As always, a book by E. O. Wilson is a pleasant experience because he has a deep kindly wisdom of his subjects based upon a lifetime of being in the center of his scientifically inclined intellectual world. The goal of his creative instinct is to “translate the previously unperceived into the limited audiovisual world of human consciousness. … the advance will come with understanding the evolutionary forge in which culture was shaped, slowly and often painfully, from animal instinct.” … “The study of religion is an essential part of the humanities. It should nonetheless be studied as an element of human nature, and the evolution thereof, and not, in the manner of Christian bible colleges and Islamic madrassas, a manual for the promotion of a faith defined by a particular creation story.” (p. 194-95) This way of approaching religion is similar to 1st Presbyterian Bishop John Shelby Spong‘s approach which I discussed in several posts. Both of these scholars have had a life-long pursuit of truth from very different perspectives but have come close to a common worldview.

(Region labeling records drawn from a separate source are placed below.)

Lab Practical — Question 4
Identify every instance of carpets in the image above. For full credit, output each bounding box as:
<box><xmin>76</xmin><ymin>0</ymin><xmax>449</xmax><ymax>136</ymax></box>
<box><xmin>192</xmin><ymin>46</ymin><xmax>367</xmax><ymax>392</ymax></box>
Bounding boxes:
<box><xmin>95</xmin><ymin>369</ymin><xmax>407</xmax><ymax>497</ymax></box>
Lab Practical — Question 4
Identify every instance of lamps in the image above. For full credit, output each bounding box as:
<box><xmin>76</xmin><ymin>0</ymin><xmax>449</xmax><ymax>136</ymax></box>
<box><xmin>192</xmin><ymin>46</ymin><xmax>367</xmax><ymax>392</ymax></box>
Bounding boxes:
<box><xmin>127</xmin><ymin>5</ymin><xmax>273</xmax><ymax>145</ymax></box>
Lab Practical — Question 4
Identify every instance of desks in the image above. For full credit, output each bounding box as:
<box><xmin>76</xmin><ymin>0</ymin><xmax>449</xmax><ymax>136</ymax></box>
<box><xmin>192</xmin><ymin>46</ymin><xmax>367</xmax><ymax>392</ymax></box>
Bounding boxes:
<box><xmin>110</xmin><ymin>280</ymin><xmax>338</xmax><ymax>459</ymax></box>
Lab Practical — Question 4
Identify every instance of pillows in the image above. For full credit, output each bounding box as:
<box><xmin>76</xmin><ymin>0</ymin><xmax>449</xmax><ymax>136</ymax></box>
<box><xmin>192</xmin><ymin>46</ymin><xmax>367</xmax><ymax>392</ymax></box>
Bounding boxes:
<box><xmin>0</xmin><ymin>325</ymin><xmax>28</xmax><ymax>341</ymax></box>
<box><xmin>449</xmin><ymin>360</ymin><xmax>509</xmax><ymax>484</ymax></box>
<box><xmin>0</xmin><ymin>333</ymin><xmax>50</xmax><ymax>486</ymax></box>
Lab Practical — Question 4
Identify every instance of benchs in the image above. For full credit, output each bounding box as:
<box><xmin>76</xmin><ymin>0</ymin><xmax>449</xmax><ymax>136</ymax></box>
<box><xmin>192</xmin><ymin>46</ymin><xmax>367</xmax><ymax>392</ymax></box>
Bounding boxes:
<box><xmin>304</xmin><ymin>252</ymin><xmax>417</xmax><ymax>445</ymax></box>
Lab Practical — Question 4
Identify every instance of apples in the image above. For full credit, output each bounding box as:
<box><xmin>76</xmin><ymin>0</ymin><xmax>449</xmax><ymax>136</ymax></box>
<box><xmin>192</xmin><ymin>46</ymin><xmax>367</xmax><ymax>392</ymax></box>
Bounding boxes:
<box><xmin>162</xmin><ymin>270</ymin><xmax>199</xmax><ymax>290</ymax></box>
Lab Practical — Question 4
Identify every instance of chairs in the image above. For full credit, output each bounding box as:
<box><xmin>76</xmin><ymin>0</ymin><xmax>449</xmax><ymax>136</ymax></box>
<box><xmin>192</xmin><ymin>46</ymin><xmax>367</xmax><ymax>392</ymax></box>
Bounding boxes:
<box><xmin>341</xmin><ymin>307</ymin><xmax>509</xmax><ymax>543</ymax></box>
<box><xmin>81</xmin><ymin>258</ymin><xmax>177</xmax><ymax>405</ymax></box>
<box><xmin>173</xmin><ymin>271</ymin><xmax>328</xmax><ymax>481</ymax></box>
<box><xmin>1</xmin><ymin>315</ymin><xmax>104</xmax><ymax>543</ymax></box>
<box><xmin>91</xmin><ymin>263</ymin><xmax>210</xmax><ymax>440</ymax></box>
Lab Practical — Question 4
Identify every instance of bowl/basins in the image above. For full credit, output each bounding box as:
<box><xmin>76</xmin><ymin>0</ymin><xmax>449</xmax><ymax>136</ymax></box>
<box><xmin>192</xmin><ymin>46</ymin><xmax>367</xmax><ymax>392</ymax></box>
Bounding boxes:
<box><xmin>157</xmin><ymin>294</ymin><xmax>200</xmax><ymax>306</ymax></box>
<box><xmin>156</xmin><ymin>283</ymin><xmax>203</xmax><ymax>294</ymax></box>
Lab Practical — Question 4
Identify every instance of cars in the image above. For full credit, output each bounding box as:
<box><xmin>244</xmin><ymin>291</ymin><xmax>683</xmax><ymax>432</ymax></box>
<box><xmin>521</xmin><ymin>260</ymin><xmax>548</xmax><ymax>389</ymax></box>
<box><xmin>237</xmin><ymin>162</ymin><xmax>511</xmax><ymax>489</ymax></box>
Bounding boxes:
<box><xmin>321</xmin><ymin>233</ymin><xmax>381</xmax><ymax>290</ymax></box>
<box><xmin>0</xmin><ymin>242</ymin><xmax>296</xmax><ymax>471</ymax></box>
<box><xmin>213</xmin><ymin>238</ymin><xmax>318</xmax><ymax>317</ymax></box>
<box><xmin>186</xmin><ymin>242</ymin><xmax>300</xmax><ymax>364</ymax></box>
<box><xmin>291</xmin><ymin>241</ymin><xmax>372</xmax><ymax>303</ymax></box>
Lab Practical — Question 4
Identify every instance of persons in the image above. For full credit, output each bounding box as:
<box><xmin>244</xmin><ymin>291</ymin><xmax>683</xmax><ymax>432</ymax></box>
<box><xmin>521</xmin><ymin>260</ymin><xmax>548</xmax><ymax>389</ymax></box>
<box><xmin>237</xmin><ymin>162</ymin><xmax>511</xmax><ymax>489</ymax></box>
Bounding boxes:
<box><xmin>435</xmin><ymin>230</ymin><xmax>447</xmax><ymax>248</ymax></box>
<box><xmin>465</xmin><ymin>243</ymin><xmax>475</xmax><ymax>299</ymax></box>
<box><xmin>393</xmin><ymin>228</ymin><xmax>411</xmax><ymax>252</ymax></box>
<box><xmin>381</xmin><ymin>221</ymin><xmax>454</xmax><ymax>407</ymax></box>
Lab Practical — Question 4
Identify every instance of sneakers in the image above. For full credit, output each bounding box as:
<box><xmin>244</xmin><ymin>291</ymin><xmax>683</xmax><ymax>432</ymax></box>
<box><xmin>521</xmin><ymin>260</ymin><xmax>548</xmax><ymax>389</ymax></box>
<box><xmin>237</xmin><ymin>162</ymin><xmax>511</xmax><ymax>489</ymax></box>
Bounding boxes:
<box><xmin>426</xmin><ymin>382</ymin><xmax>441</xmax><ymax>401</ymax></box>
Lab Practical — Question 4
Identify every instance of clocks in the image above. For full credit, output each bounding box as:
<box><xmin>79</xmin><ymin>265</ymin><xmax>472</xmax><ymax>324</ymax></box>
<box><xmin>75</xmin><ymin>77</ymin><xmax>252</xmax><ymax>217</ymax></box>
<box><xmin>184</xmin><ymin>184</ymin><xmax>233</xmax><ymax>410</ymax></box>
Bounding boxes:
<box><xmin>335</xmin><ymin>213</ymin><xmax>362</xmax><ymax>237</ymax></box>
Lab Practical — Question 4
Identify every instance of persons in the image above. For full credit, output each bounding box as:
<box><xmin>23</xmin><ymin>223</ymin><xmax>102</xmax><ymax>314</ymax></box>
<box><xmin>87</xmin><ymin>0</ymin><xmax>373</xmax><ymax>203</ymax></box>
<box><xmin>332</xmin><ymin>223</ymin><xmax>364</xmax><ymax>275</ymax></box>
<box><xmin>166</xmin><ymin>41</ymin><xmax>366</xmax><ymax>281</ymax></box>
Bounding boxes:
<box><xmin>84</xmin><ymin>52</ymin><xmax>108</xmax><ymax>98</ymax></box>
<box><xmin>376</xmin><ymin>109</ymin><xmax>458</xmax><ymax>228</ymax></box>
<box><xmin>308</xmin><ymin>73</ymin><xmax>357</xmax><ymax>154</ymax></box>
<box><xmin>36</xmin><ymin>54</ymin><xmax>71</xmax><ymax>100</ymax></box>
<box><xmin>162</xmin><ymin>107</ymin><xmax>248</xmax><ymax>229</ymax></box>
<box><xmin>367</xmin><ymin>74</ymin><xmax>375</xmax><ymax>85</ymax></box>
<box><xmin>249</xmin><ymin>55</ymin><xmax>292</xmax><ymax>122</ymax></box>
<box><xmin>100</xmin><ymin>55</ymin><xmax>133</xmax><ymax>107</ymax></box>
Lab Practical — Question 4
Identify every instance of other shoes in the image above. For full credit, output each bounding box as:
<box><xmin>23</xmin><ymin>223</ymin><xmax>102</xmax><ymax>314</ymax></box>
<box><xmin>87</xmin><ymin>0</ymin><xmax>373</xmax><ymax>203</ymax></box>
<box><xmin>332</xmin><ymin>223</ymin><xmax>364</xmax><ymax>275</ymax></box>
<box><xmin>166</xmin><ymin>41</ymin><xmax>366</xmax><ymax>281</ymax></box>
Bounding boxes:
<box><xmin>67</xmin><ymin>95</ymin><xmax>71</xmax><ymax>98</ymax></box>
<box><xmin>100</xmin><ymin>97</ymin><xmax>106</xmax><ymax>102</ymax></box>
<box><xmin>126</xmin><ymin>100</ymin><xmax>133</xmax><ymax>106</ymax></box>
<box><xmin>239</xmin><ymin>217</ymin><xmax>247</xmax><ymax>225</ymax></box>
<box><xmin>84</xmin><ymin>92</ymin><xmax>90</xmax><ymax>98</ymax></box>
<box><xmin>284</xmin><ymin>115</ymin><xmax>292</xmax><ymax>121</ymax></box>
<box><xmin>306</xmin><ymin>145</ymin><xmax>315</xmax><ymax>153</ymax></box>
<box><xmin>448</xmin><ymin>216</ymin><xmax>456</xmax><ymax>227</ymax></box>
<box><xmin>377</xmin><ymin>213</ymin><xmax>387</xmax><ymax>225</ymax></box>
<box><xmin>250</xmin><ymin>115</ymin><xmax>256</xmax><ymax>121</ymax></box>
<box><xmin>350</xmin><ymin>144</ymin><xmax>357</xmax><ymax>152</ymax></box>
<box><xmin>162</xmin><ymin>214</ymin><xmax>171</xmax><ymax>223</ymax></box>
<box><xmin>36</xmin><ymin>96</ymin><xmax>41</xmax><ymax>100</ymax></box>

In Wilson’s concluding pages, he writes, “The real limitation of present-day philosophy is not clashes of authorial logic but incoherence, due chiefly to inattention to science. This is curious, since we are in what can reasonably be called the Age of Science, and science is positioned to combine with the humanities to rekindle the spirit of the earlier Enlightenments. I believe that the two, meeting in common inquiry, can at last solve the great questions of philosophy. … At the base, we need to explore ever more deeply the meaning of humanity, why we exist as opposed to having never existed. And further, why nothing even remotely like us existed on Earth before. The grail to be sought is the nature of consciousness, and how it originated. Equally fundamental is the origin and proliferation of life as a whole.” (p. 196-97) These two longish quotes illustrate the coming together of Bishop Spong and Harvard Professor Wilson.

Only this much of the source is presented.